• [Selected text]
===

The latest: The Annoyance has relaunched its corporate improv training program with workshops designed for today's workplace.
How it works: Improv theaters like The Second City have long made money teaching businesses how to communicate, collaborate and think on their feet.
- Programs range from team-building workshops to customized performances for retreats and annual meetings.
- Second City's corporate curriculum isn't foreign to Annoyance co-founders Mick Napier and Jennifer Estlin — they helped write it.
What they're saying: "As we've grown at The Annoyance, we wanted to take a real hard look at what the world is now, and what the corporate sentiment is, and sensibility is now," Napier tells Axios.
Flashback: The Annoyance opened in East Lakeview in the late 1980s, earning a reputation for boundary-pushing shows like "Co-Ed Prison Sluts," "Splatter Theater" and "The Real Live Brady Bunch," which helped launch performers like Andy Richter and Jane Lynch.
- Despite multiple moves, ownership changes across Chicago's comedy scene, and the pandemic, Napier and Estlin have kept the theater alive. At the same time, similar spaces like iO closed and Second City changed ownership.

===

• [Recorded information]
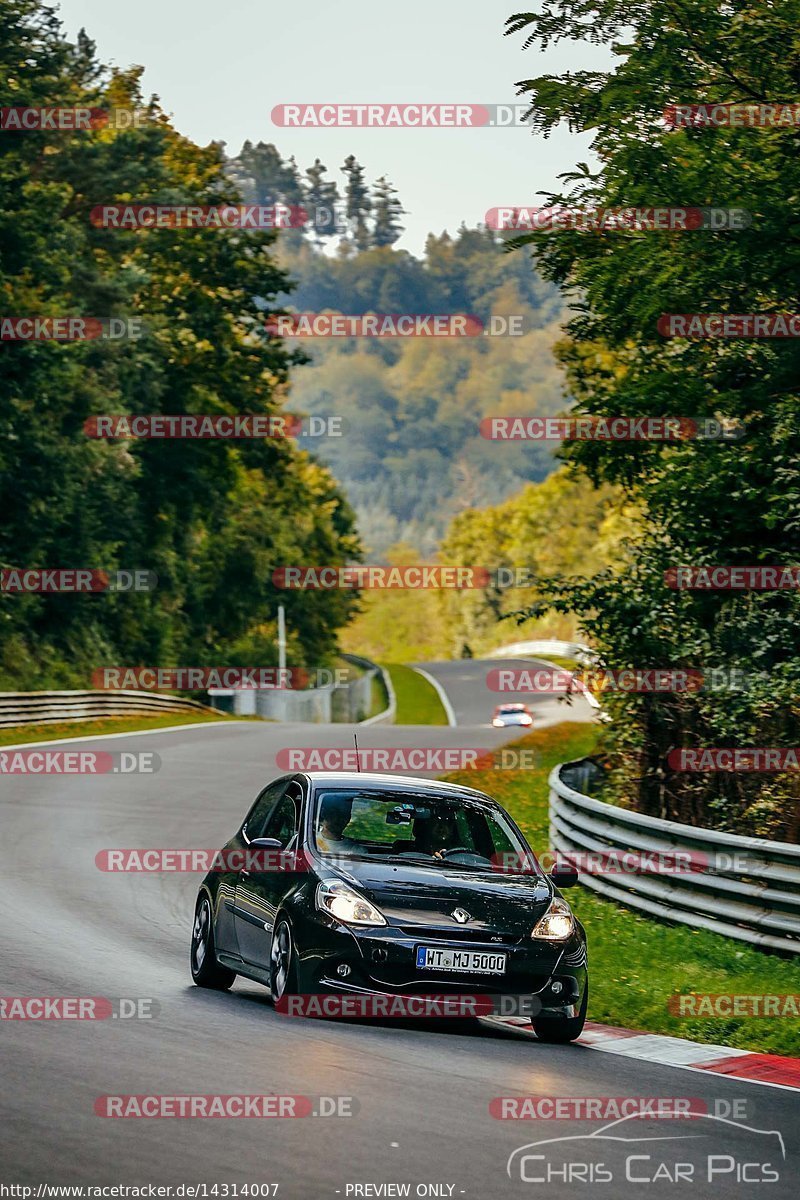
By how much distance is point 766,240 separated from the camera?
63.4 feet

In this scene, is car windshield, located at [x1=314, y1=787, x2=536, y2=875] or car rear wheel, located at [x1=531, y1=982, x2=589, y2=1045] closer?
car rear wheel, located at [x1=531, y1=982, x2=589, y2=1045]

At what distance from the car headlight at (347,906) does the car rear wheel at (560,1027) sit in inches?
46.7

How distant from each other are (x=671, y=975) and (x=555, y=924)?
2.60 meters

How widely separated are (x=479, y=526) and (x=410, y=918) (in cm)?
18696

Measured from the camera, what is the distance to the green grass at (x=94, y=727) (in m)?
40.4

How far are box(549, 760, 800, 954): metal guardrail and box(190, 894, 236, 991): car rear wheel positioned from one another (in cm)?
400

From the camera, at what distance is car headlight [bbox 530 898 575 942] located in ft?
35.7

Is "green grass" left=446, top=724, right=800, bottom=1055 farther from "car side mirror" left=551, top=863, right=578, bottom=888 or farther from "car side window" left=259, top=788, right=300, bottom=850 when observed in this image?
"car side window" left=259, top=788, right=300, bottom=850

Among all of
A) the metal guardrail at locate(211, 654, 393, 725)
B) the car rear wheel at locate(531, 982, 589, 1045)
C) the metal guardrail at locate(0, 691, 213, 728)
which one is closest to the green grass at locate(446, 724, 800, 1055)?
the car rear wheel at locate(531, 982, 589, 1045)

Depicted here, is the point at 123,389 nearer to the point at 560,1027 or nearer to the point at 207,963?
the point at 207,963

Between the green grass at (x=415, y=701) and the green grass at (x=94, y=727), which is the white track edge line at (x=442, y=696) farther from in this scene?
the green grass at (x=94, y=727)

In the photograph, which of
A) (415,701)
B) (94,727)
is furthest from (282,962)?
(415,701)

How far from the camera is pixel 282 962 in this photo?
10992mm

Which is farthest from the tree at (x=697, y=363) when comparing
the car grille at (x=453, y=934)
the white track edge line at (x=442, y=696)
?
the white track edge line at (x=442, y=696)
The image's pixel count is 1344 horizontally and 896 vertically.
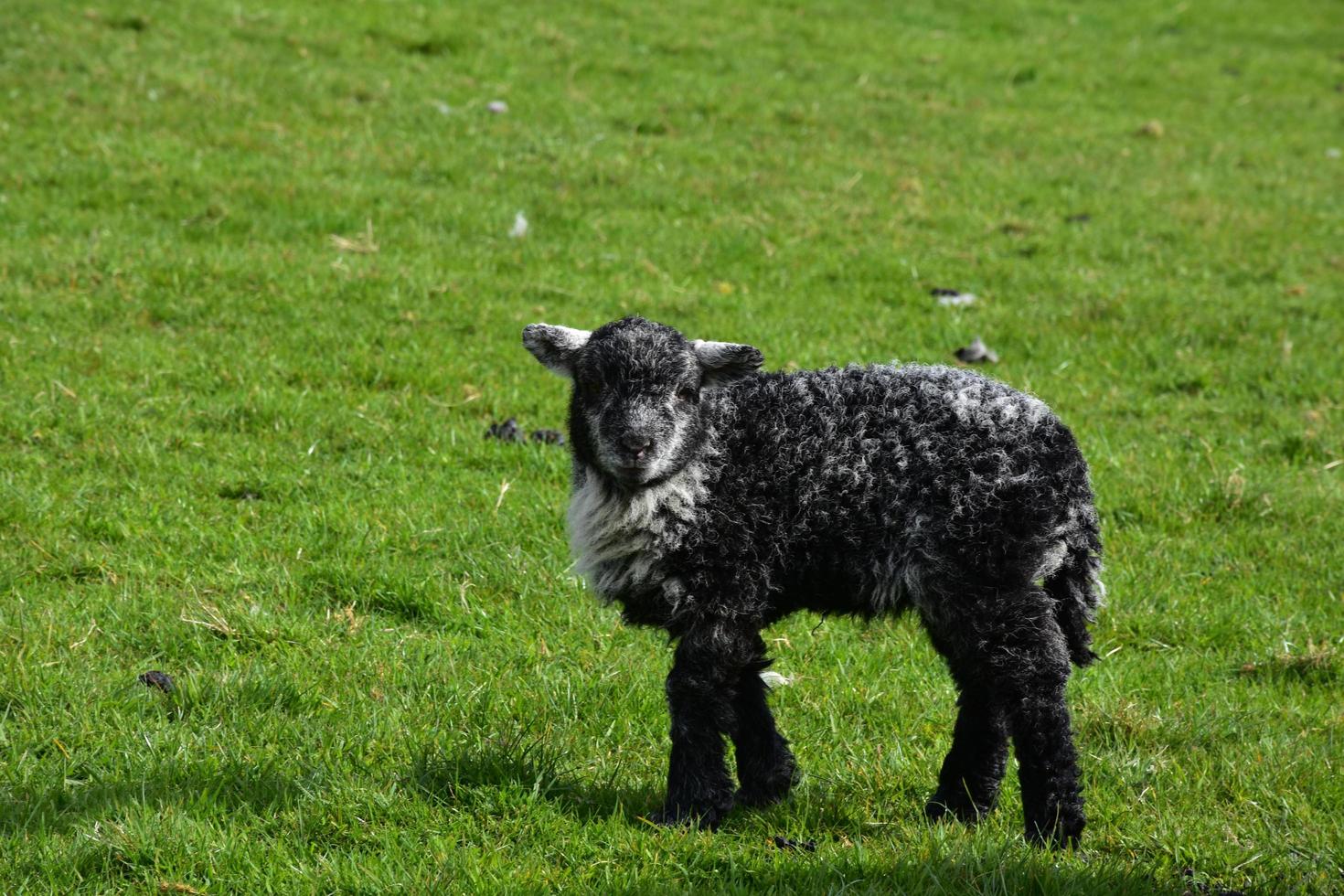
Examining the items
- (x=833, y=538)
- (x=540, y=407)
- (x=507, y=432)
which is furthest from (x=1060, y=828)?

===

• [Tasks and exercises]
a: Name every show title that the text about The Annoyance's corporate improv training lists among the theater's boundary-pushing shows.
b: Carry on the text about The Annoyance's corporate improv training from its last sentence.

• [Responses by item number]
a:
"Co-Ed Prison Sluts"
"Splatter Theater"
"The Real Live Brady Bunch"

b:
Reality check: Corporate improv isn't new for The Annoyance. Napier and Estlin say they're simply redesigning the program for a workplace shaped by social media, remote work, AI and increasingly polarized conversations.
- "We haven't addressed what the world is right now, as far as the way people communicate and the difficulty in communicating," Estlin tells Axios. "Because of the way people see clips on the internet, people aren't talking and instead arguing."
- "We're all here to create something. How can we do that together and have opinions, but also keep the collaboration going?"
The bottom line: The irony of a theater famous for pushing boundaries now teaching corporate collaboration isn't lost on Napier.
- "Our shows made it very difficult for us to enter the corporate environment, but we did," Napier says. "A lot of the people who drank a six-pack and saw 'Co-Ed Prison Sluts' are now working for ad companies and whatnot, so they have no problem with us taking that chance," Napier adds.
- "It's ironic that a punk-ass subversive theater company wants to spread kindness, respect, thoughtfulness, and authenticity in a corporate environment. We feel that we have to do it."